(Stored data entries)
- - - -
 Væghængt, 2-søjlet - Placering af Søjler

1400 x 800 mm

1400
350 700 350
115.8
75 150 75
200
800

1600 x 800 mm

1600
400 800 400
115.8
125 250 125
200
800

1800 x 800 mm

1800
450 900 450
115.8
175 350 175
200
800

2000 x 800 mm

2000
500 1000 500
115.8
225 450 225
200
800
- - - -
_WHAT THE TASK ASKS_: Each entry shown above must be retyped word for word.

_RESPONSE TO THIS EXERCISE_:
 Væghængt, 2-søjlet - Placering af Søjler

1400 x 800 mm

1400
350 700 350
115.8
75 150 75
200
800

1600 x 800 mm

1600
400 800 400
115.8
125 250 125
200
800

1800 x 800 mm

1800
450 900 450
115.8
175 350 175
200
800

2000 x 800 mm

2000
500 1000 500
115.8
225 450 225
200
800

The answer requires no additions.